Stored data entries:
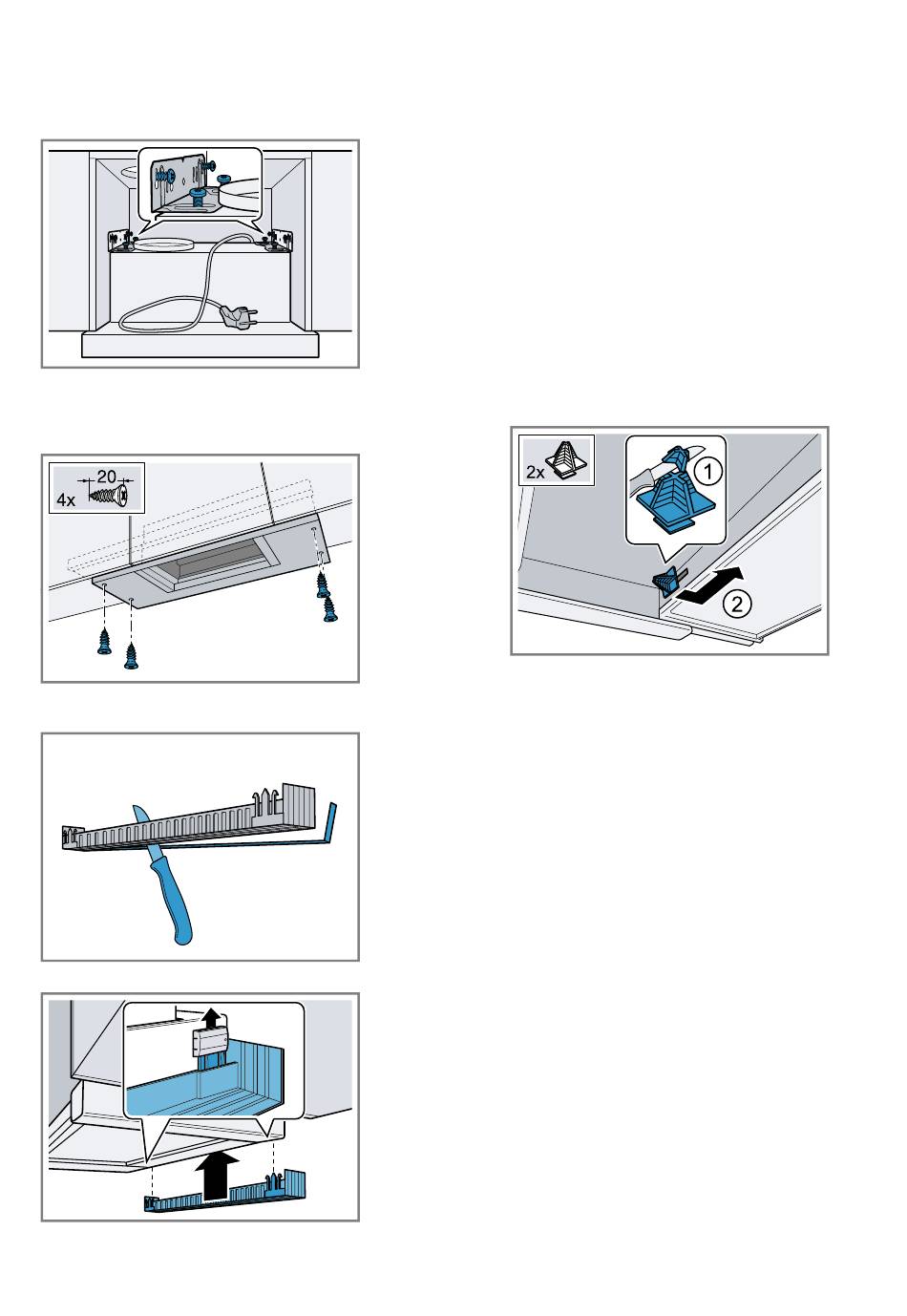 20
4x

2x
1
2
---
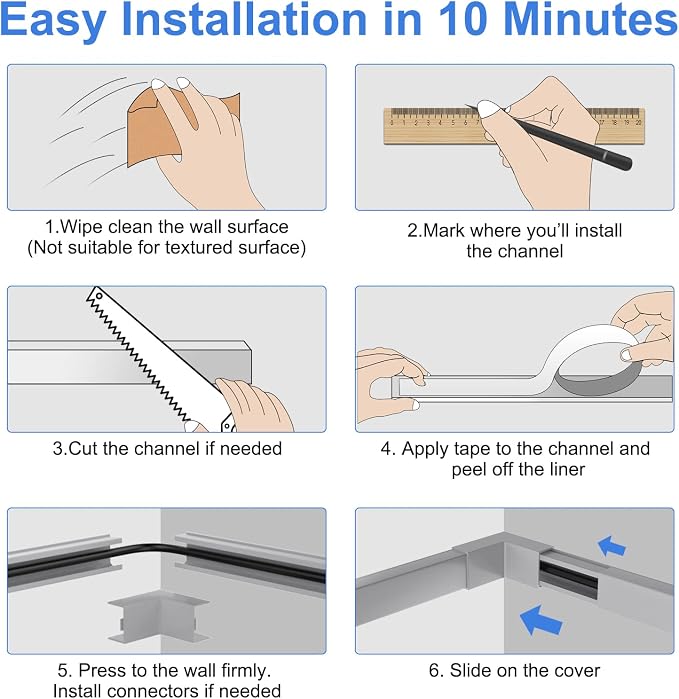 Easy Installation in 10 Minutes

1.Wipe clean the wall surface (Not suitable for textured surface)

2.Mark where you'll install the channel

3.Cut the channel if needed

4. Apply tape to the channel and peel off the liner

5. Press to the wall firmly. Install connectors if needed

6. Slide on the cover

**Work order**
Identify each line in the records above that contains the word "wall", and copy it out in full.

**Answer to this task**
1.Wipe clean the wall surface (Not suitable for textured surface)
5. Press to the wall firmly. Install connectors if needed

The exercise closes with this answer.